Картины-то их остались.
Леонид: Картины Махотина можно поместить в основную экспозицию Музея изобразительных искусств. Поставили вот хороший памятник на кладбище. К Махотину ходят, его помнят. Достаточно приличный статус у него! Можно еще доску на Башне установить. Анатолий Гробов сделал второй проект памятника художнику для Плотинки.
Ильдар: Все все забывают.
Леонид: Мы же не забываем, делаем например выставку «День рождения Махотина». И заметь, начинается движение вокруг Елового – хотят дуб в саду спасти.
Светлана: Это чтобы дом Елового не снесли.
Леонид: Ну как не снесут такую развалюху? В центре города! Он же там просто жил!
Светлана: Нет, не просто жил. Там Музей простого искусства Урала и Сибири был создан. Олег его организовал и зарегистрировал. Там была коллекция картин примитивистов, которую он собирал для музея, там жили коммуной художники.
Ильдар: Там место давно куплено, все это чье-то уже. Ты обрати внимание: центр города весь столбиками размечен. Он уже потихоньку весь чей-то. Ты будешь прогуливаться однажды, и тебе захочется в какой-нибудь двор зайти – на скамейке посидеть. И ты вдруг обнаружишь, что зайти нельзя, что все не просто так. Тут – заборчики какие-то, там – замочки.
Леонид: Замки? Это хорошо, с одной стороны, совковости зато нет.
Светлана: А помните время «совковое»? Ты, Леня, не ностальгируешь?
Леонид: Я не ностальгирую. Я люблю свое счастье свободное.
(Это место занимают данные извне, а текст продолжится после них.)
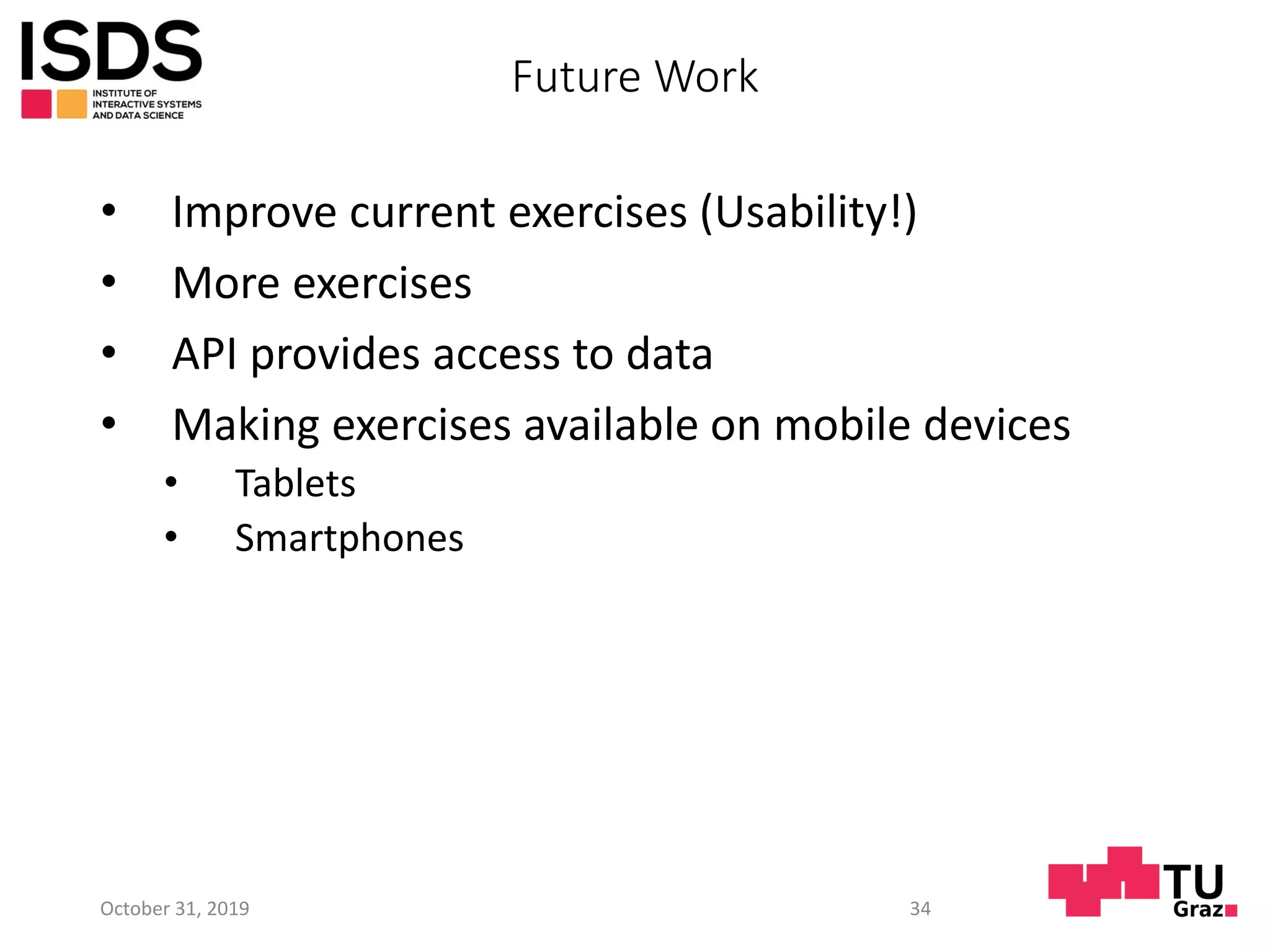 ISDS
INSTITUTE OF INTERACTIVE SYSTEMS AND DATA SCIENCE

Future Work

• Improve current exercises (Usability!)
• More exercises
• API provides access to data
• Making exercises available on mobile devices
  • Tablets
  • Smartphones

October 31, 2019

34

TU Graz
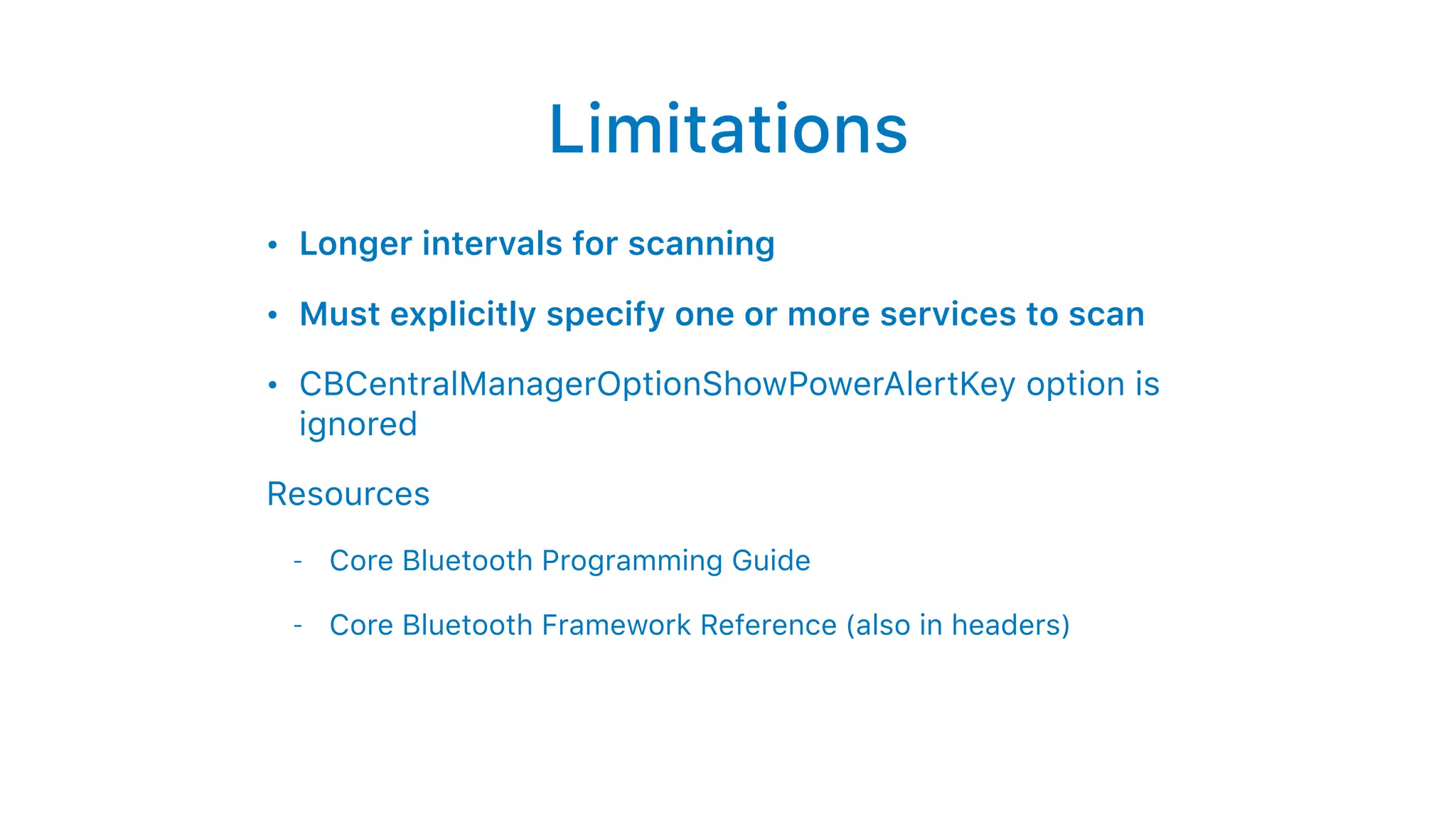 Limitations

• Longer intervals for scanning

• Must explicitly specify one or more services to scan

• CBCentralManagerOptionShowPowerAlertKey option is ignored

Resources

- Core Bluetooth Programming Guide

- Core Bluetooth Framework Reference (also in headers)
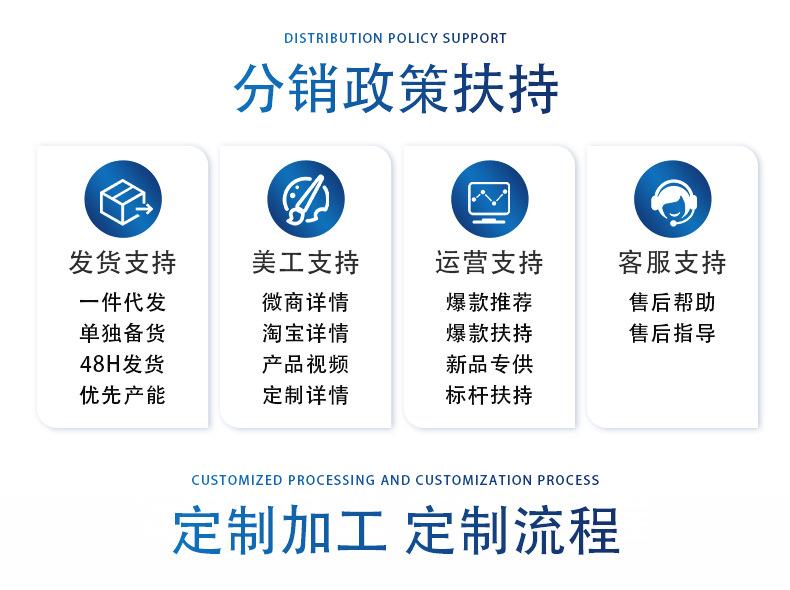 DISTRIBUTION POLICY SUPPORT

分销政策扶持

发货支持
一件代发
单独备货
48H发货
优先产能

美工支持
微商详情
淘宝详情
产品视频
定制详情

运营支持
爆款推荐
爆款扶持
新品专供
标杆扶持

客服支持
售后帮助
售后指导

CUSTOMIZED PROCESSING AND CUSTOMIZATION PROCESS

定制加工 定制流程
Ильдар: Что свидетельствует о достаточности тех ресурсов, которыми ты сейчас обходишься. Это очень важно. Многим людям ресурсы, которыми они располагают, какими бы они ни были огромными, не кажутся достаточными, и они все нервничают. Это бесконечная игра такая.
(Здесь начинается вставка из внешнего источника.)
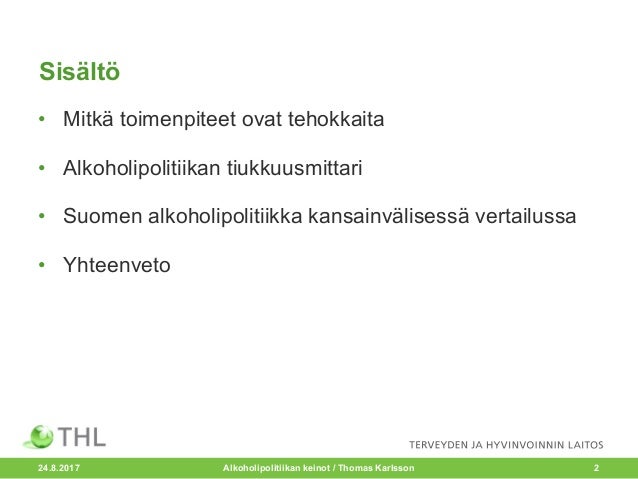 Sisältö

• Mitkä toimenpiteet ovat tehokkaita

• Alkoholipolitiikan tiukkuusmittari

• Suomen alkoholipolitiikka kansainvälisessä vertailussa

• Yhteenveto

THL

TERVEYDEN JA HYVINVOINNIN LAITOS

24.8.2017 Alkoholipolitiikan keinot / Thomas Karlsson 2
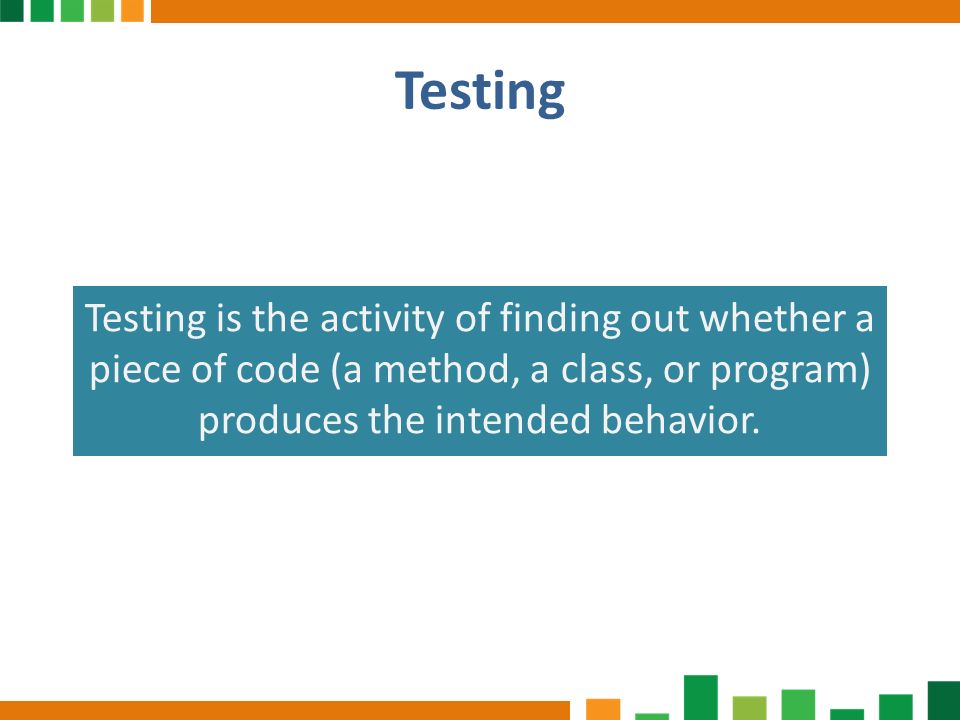 Testing

Testing is the activity of finding out whether a piece of code (a method, a class, or program) produces the intended behavior.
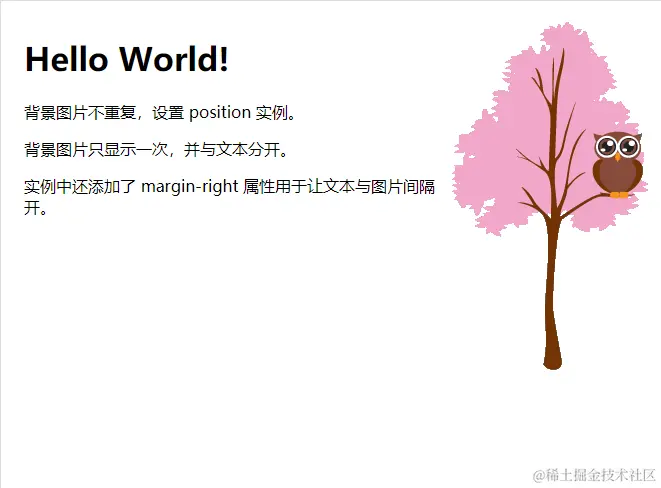 Hello World!

背景图片不重复，设置 position 实例。

背景图片只显示一次，并与文本分开。

实例中还添加了 margin-right 属性用于让文本与图片间隔开。

@稀土掘金技术社区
Леонид: Когда едешь на юг рисовать, то там зарабатываешь по тысяче рублей ежедневно. И каждый вечер гарцуешь по кабакам. Приезжаешь домой – денег опять нет. То есть ты живешь в Анапе, как барин, это все равно роскошь, родителям нашим не понять.
Светлана: Ты ж парторгом был в художественном училище… Ты с завода в училище пришел такой правильный!
Леонид: Какой парторг? Я «Комсомольский прожектор» просто вел. И старостой группы был. Я моралист все равно, я все равно воспитан в тех еще традициях.